(Excerpted text)

Thank you for looking into this. There are pros and cons to using submodules.
With The advantages you've listed are nice ones. If we would move not just the source but an expression in a submodule, we get the added benefit of being able to set up different permissions, although it also has a clear disadvantage: not being able to see all expressions directly. Simply initializing all submodules is not an option as it takes to long. |
Yes, I think that with regard to putting package expressions in the "same place" as package sources, submodules-in-nixpkgs has all the same issues as tarballs. Getting the package expression out of the submodule will have the same advantages and the same disadvantages as getting a package expression out of a tarball. I think submodules might reduce the need to move package expressions to the "same place" as package sources, though. If the package source is a submodule of the nixpkgs repo, the package expressions and package source are already conceptually a lot "closer together", and maybe that obsoletes some of the reasons for putting expressions next to sources. (Sorry, super vague I know :)) On the other hand, Nix expressions in submodules could be really interesting for another use case: An overlay repo (or even an individual project) could put Nixpkgs in a submodule, rather than doing pinning by other means. Or to reverse it: maybe you could modularize Nixpkgs into multiple overlays, pulled in as submodules, which themselves have submodules pointing to the source code for their packages. Of course, then you'd have nested submodules, which sounds like a nightmare, but maybe with sufficient tooling could actually be very cool. |
While it was an interesting experiment, it won't go in so I am closing this. |
This is an exploratory pull request to examine one possible future for a project like nixpkgs.
These changes add support to nixpkgs for using git submodules in the nixpkgs git repository to find sources for derivations. This uses builtins.fetchgit to remove the need to specify a sha256, while still maintaining complete reproducibility.
To demonstrate these changes, two submodules are added, and the corresponding two packages are updated to use those two submodules for their sources.

(End Excerpted text)

> Exercise tasks
1. Reproduce word for word the passage of the nixpkgs submodules thread that runs from "These changes add" up to and including "for their sources.".
2. Carry on the nixpkgs submodules thread from the point where it stops.

(Recorded information)

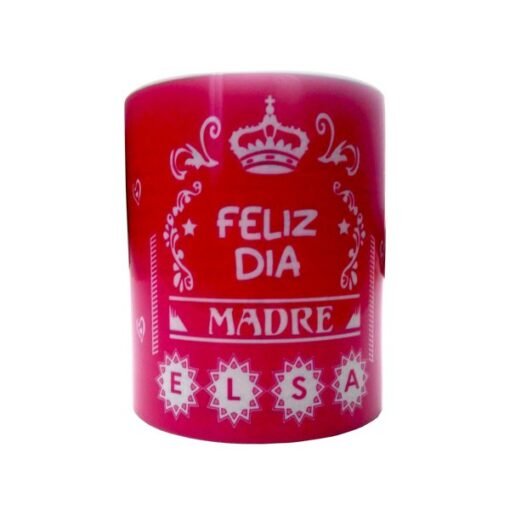 Mug feliz día madre personalizado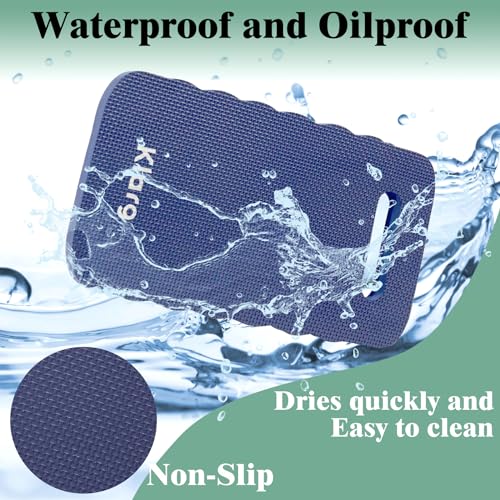 New Upgrade Garden Kneeling Pad 3 PCS, Extra Wider to 9 Inches, Thick Foam Kneeling Pad, Waterproof Knee Mat for Gardening, Cleaning, Yoga, and Auto Repair.16.5" x 9" x 0.8"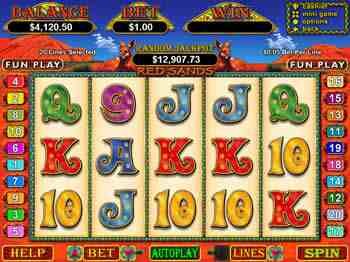 Red Sands Video Slot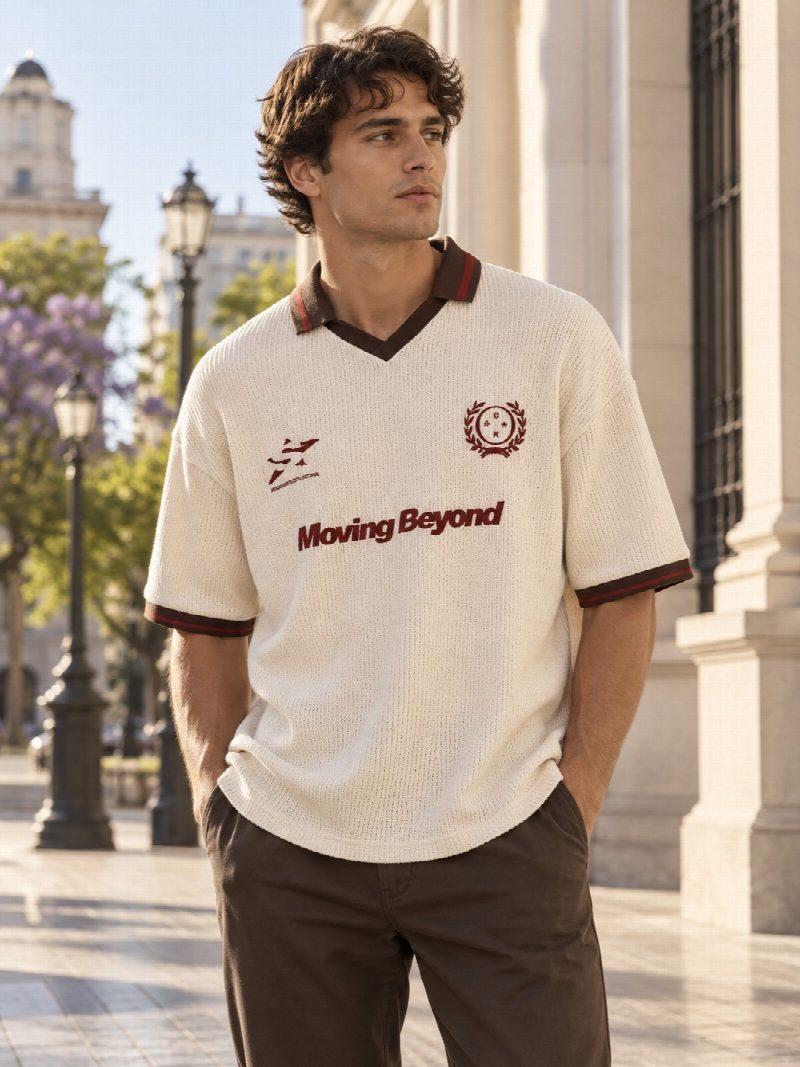 REMERA POLO FUTBOL RETRO ESTRUCTURA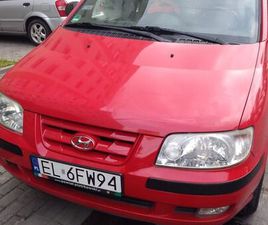 HYUNDAJ MATRIX.2004R.KAROSERIA.2007R.1/6.BENZ.STAN TECH.B.DOBRY.ZADBAN LÓDŹ GÓRNA • OLX.PL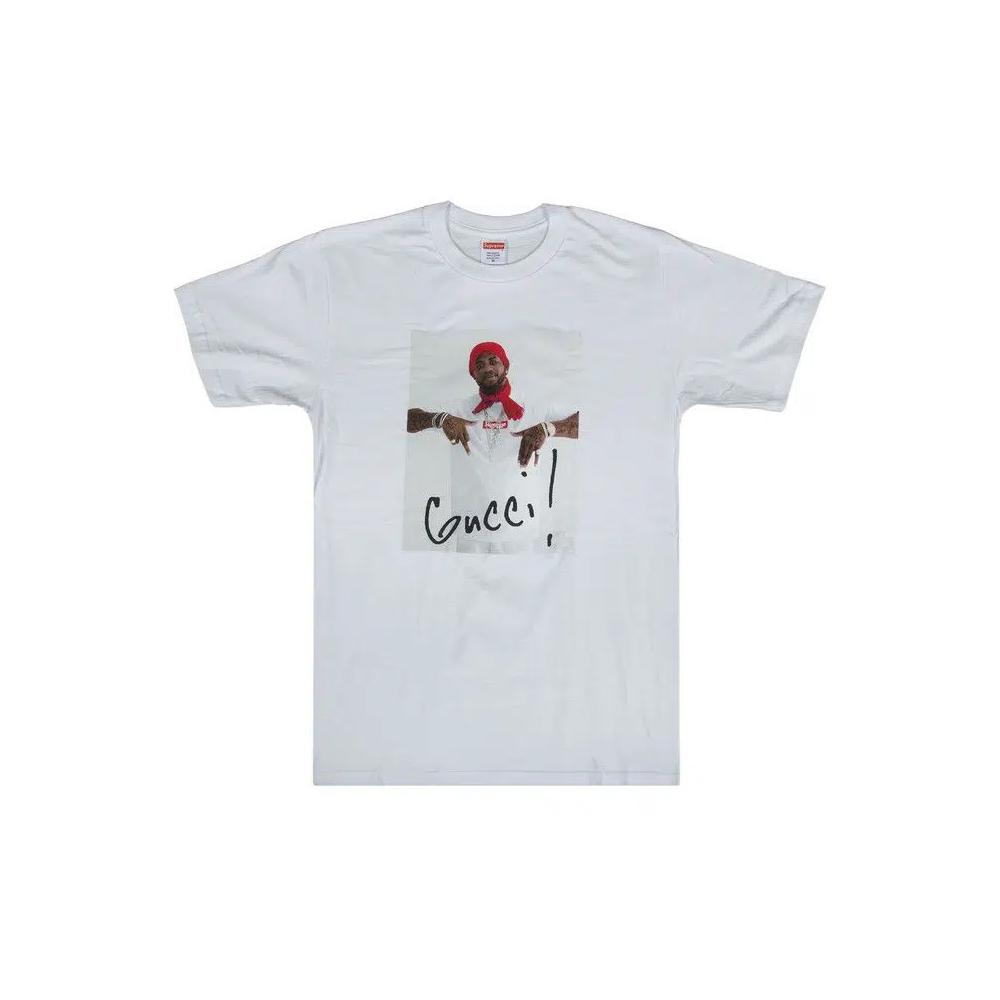 Футболки Supreme Gucci Mane T-Shirt 'White' 1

(End Recorded information)

> Exercise answers
1.
These changes add support to nixpkgs for using git submodules in the nixpkgs git repository to find sources for derivations. This uses builtins.fetchgit to remove the need to specify a sha256, while still maintaining complete reproducibility.
To demonstrate these changes, two submodules are added, and the corresponding two packages are updated to use those two submodules for their sources.

2.
To keep things simple, most of the git-interaction is currently implemented in a simple Python script, not in Nix expressions; thus you must run
./prepare_sources.py > sources.json
in the root of the Nixpkgs repository whenever you init or deinit a submodule. This limitation can be removed with additional work by porting that Python code to Nix expressions.First off, the most pedestrian benefit. Representing the source version as a submodule makes it easier to update the version of sources used in Nixpkgs. Just
git pull
in the submodule,git add
in Nixpkgs, and commit, and you're done. It's equally easy to update to a new tag; justgit fetch && git checkout
instead ofgit pull
. In either case, there's no need to edit any Nix expression.Beyond that, this simple change enables an extremely powerful new workflow for open source software developers.
If I wish to make a change to some software, I just initialize the corresponding submodule in nixpkgs, and start hacking:
Any changes in the now-initialized submodule will be automatically picked up when I next build:
nix-build ~/my-nixpkgs -A supervise
If I have committer privileges to the project, pushing my changes then as easy as
git push
in the submodule. If I don't have commit privileges, I can just go through the project's normal contribution workflow; with Github, that would be as easy ashub fork && hub pull-request
.In either case, to add my change to nixpkgs, all I have to do is
git add
the now-changed submodule, commit, and push:git add sources/tools/system/supervise git commit -m "supervise: update from blah to blah" git push
This is already a huge win on its own. But it's what happens when I'm working on multiple pieces of software at once that really makes this transformative.
I can check out any number of different projects with arbitrary dependency relationships, and it's easy as
nix-build -A somepkg
to automatically rebuild the tree with all my changes.If, for example, I'm working on a project written in Python packaged in nixpkgs, and I see an issue in CPython that I should fix, I just open up the CPython submodule, fix the issue, and my project immediately benefits. If I didn't quite fix the problem, I can easily keep iterating, tweaking my own project and CPython simultaneously.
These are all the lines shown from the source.